The dire warnings of housing shortage calamity continue — apparently from experts who have severe difficulty counting. That and their own vested interests in ensuring that a myth is perpetuated. According to a report released last week by the Housing Industry Association (which is effectively the union for builders), there is “a need for 466,000 new homes to be built by 2020. The gap currently stands at 109,000 homes.”

Ironically, the previous day, The Age reported that “builders began work on 14,066 new homes in Victoria in the last three months of 2009. This is easily the highest figure in 25 years of records.”

Despite the ostensibly good news, the usually percipient Tim Colebatch found a negative spin, noting that “if sustained, this level of activity would lift Victoria’s housing starts beyond 50,000 for the first time, enabling it to start closing the gap with the state’s population growth — last estimated at 114,000 a year — and reduce the pressure on housing prices.”

Colebatch made the unusual error that many so-called housing experts commit — forgetting that on average, 2.6 people live in each house. That means, if 50,000 dwellings are constructed, that would provide shelter for 130,000 people — that means there isn’t a shortage at all, but rather a surplus — as has been the case for pretty much every year in the last two decades other than last year. Further, it is likely that immigration levels are already tapering off, led by a drop in Indian migrants, partially as a result of violence but more likely due to the Australian Government’s tougher stance on visas.

In today’s Fairfax papers Colebatch was far more sombre on house price levels, noting:

Melbourne house prices have trebled since 1997, not because our incomes trebled, but because we paid those prices by a massive increase in debt.
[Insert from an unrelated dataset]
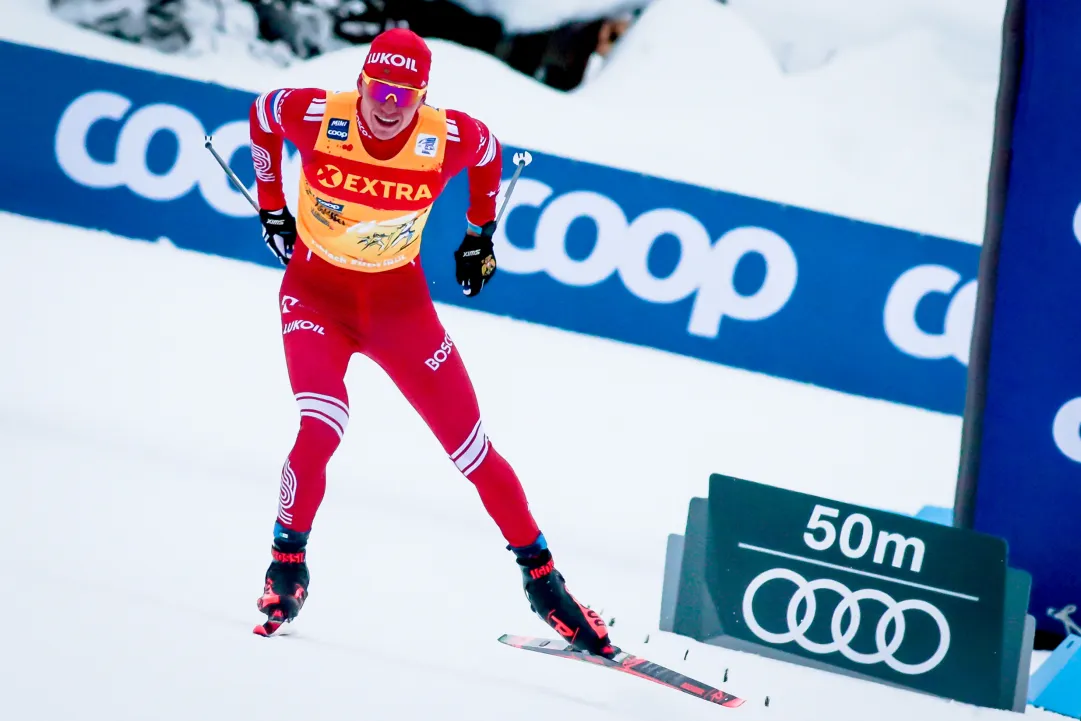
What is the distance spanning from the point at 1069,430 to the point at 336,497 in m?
3.03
In the 20 years to January 2010, household debt to the banks grew 10 times over, from $118 billion to $1224 billion. As a share of our disposable income, they more than trebled, from 45 per cent of what we earn to 156 per cent.

If we want house prices to keep growing at that pace, we’ll have to keep going deeper into debt at that pace – to more than $4 trillion by 2020, or more than three times our income. Any volunteers?

But back to the misreporting of Australia’s so-called housing crisis, which even extended to the nation’s leading financial newspaper, The Australian Financial Review. Ben Hurley last week chose to accept questionable data provided by RP Data with regards to median rents in ‘top end’ suburbs. Hurley noted that:

The national squeeze on rental accommodation has extended to the top end as wealthy executives shift their families to Australia to capitalise on strong employment growth and skills shortages.

Agents in Sydney and Melbourne say prestige rental properties prices above $1,500 a week are being seized before hitting the market, and parties are bidding up priced by hundreds of dollars.

RP Data had provided information regarding median rents, noting that the median rental amount for East Melbourne in Victoria was $1,000. However, these figures appear substantially higher than the sample in Realestate.com. Based on 63 listed properties in East Melbourne, the median rental price is $500 per week – around half the alleged figure compiled by RP Data. RP Data’s median rental for East Perth appears even more distinct from reality.

Based on 182 listings (a substantial sample size) in Realestate.com, the median rental price for East Perth is $550 per week – less than half the $1,200 weekly rental alleged by RP Data. Similarly, RP Data’s median price of $595 for Glenelg in South Australia appears well above the median on RealEstate.com of $480 weekly.

Crikey attempted contacted RP Data on multiple occasions to gain an understanding of how they obtained their median rental data however, RP Data did not respond to Crikey’s repeated inquiries as to how they prepared what appears to be incorrect results.

It is no wonder that many Australians continue to believe in the housing myth — our media and data agencies aren’t even able to get their facts straight.